- **What you are asked to do**: Transcribe all the entries word for word, omitting any pictures they contain.

-- Opening Marker --

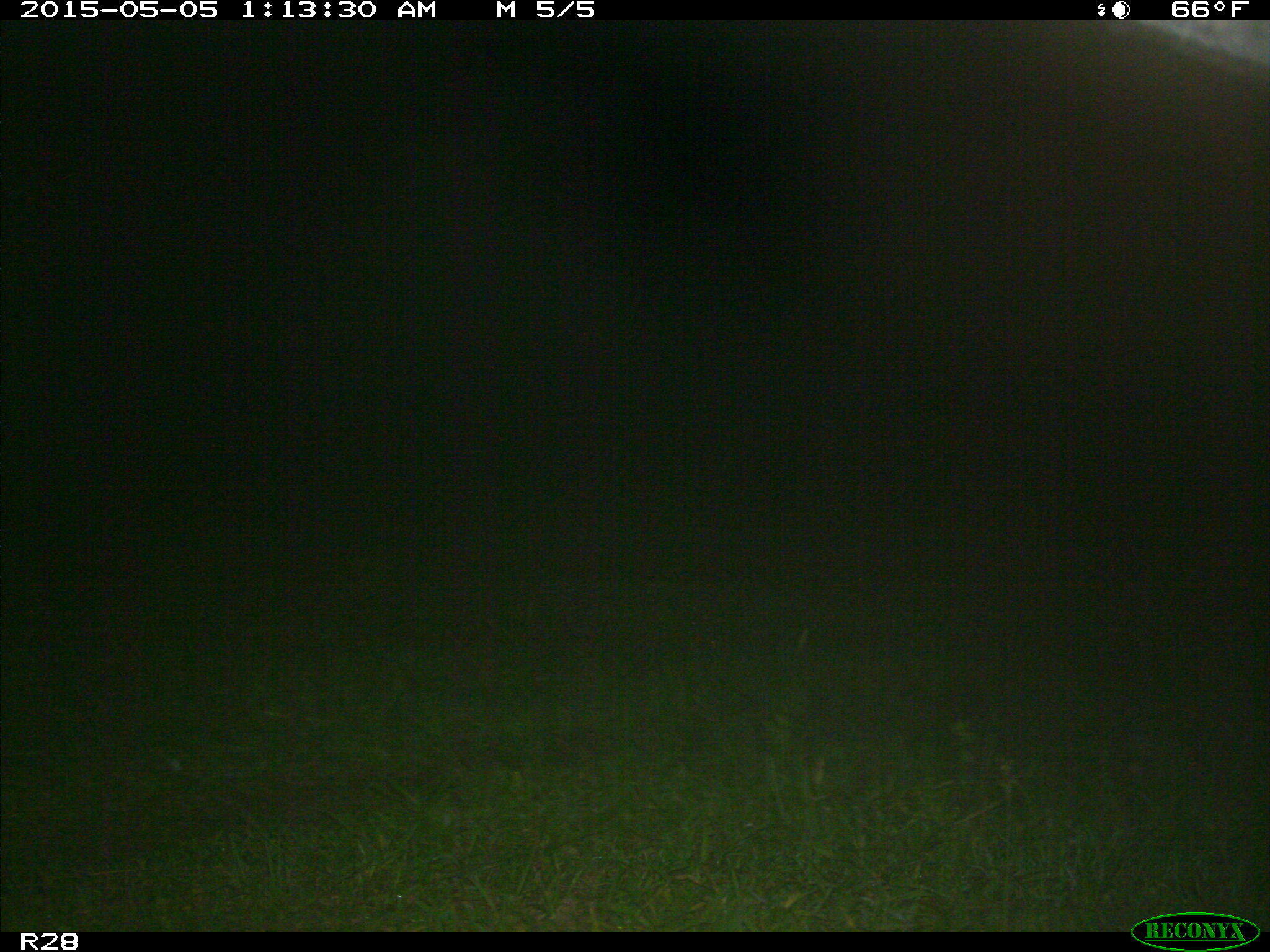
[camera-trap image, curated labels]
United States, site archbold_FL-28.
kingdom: Animalia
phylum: Chordata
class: Mammalia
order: Artiodactyla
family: Bovidae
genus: Bos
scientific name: Bos taurus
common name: domestic cow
Bos taurus (domestic cow).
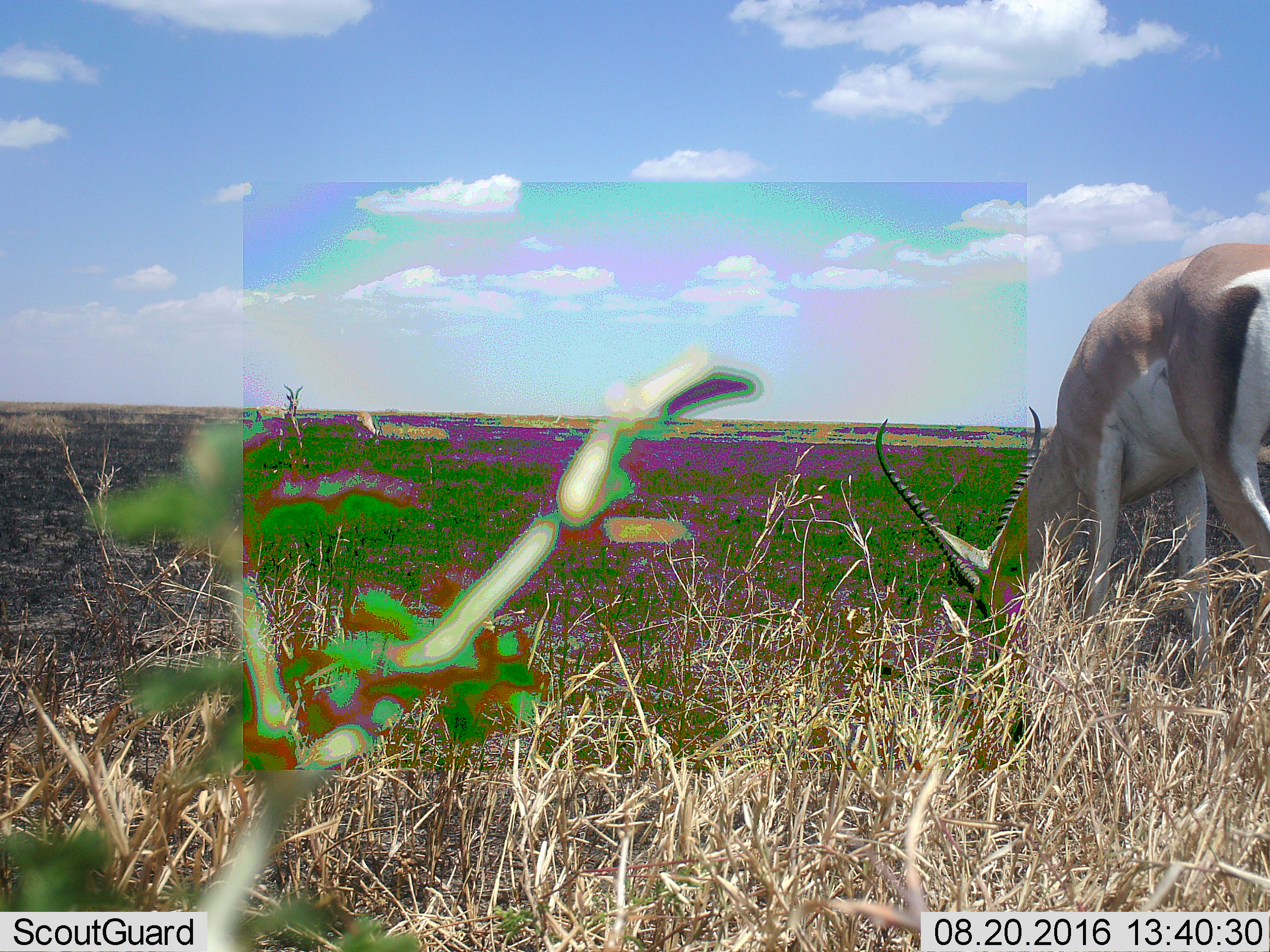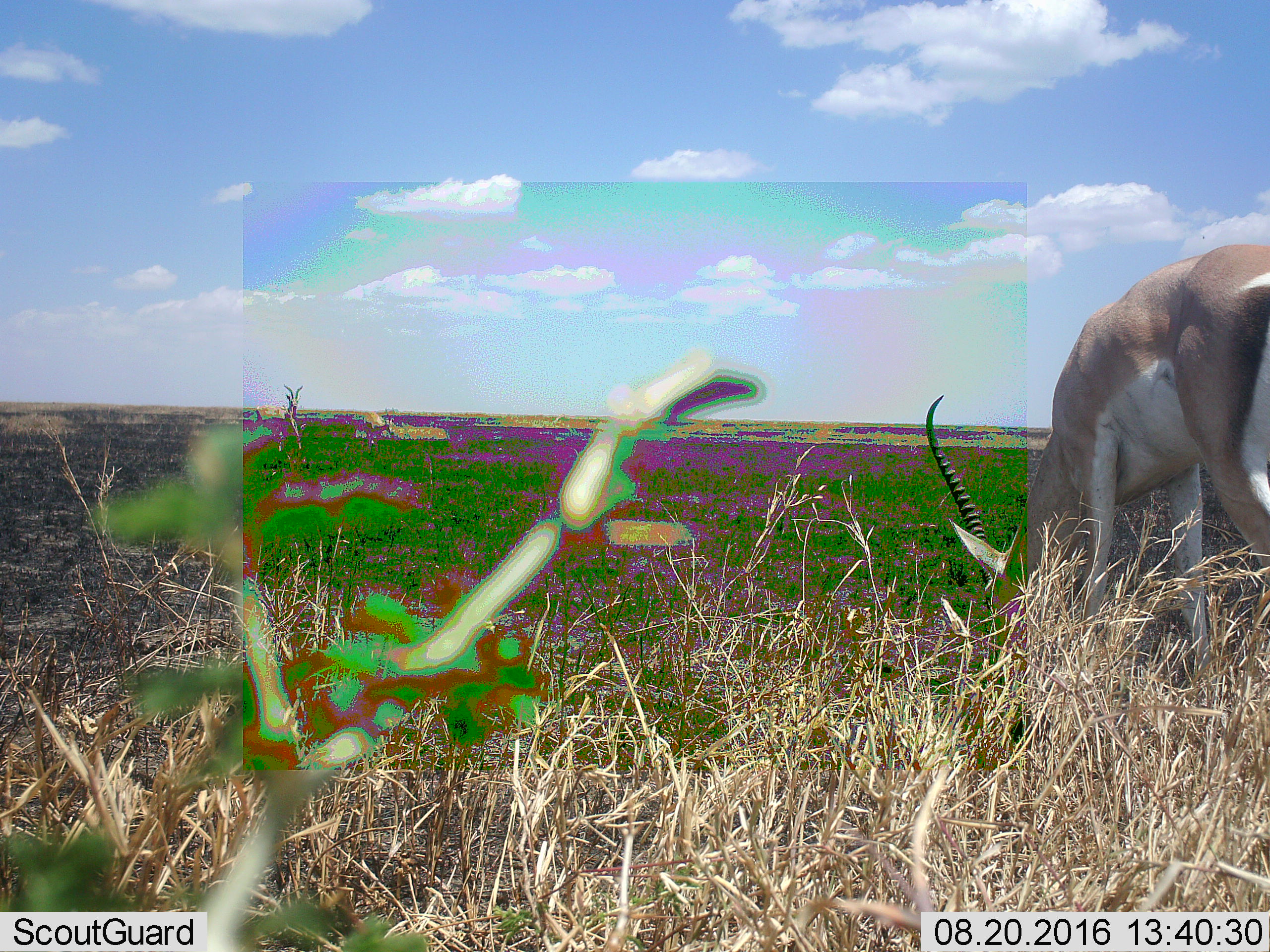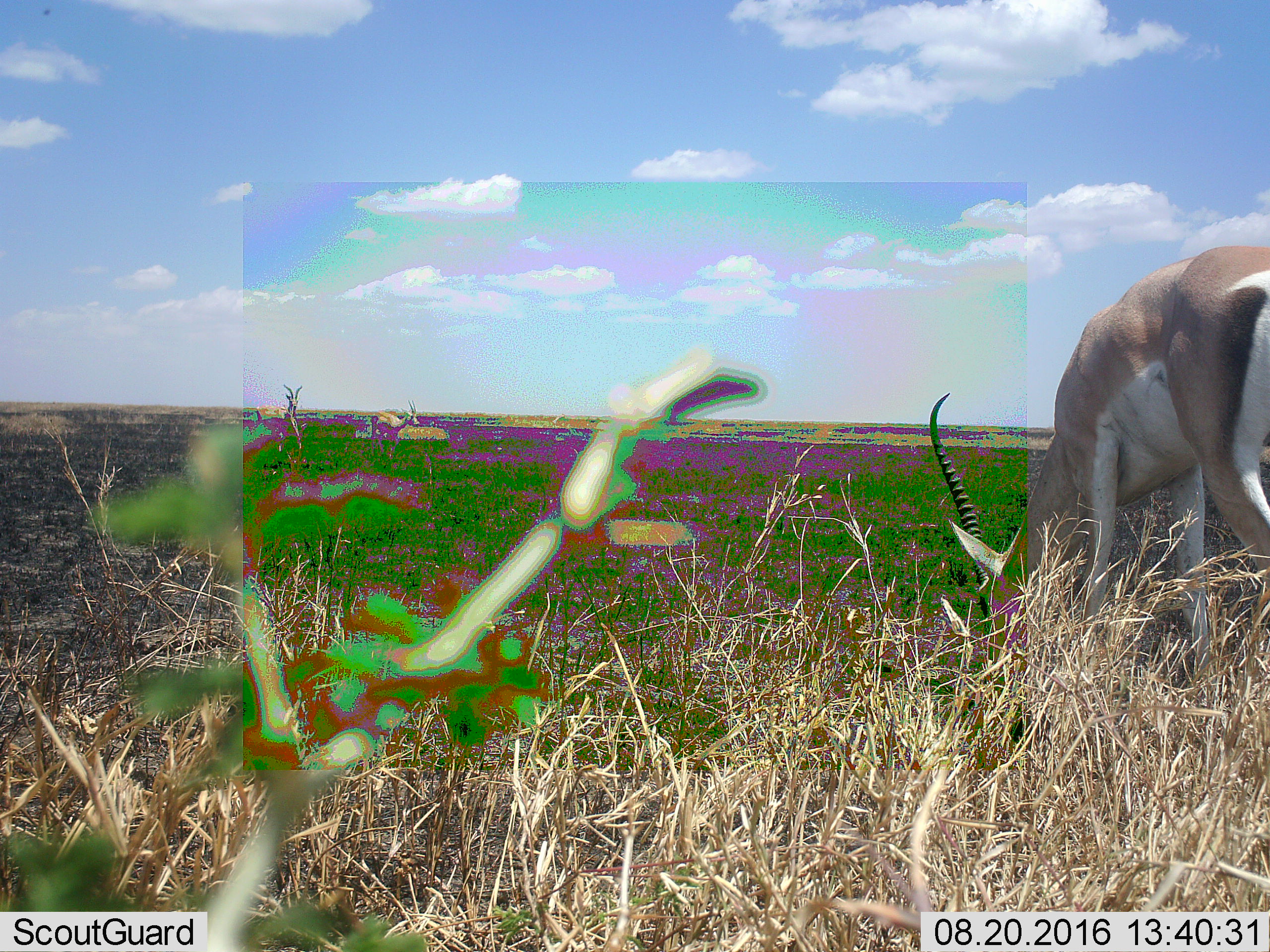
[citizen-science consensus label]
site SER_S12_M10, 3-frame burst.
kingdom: Animalia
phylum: Chordata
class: Mammalia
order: Artiodactyla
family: Bovidae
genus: Nanger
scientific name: Nanger granti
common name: grant's gazelle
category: gazellegrants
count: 4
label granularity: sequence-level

-- Closing Marker --

- **Exercise solution**:
[camera-trap image, curated labels]
United States, site archbold_FL-28.
kingdom: Animalia
phylum: Chordata
class: Mammalia
order: Artiodactyla
family: Bovidae
genus: Bos
scientific name: Bos taurus
common name: domestic cow
Bos taurus (domestic cow).
[citizen-science consensus label]
site SER_S12_M10, 3-frame burst.
kingdom: Animalia
phylum: Chordata
class: Mammalia
order: Artiodactyla
family: Bovidae
genus: Nanger
scientific name: Nanger granti
common name: grant's gazelle
category: gazellegrants
count: 4
label granularity: sequence-level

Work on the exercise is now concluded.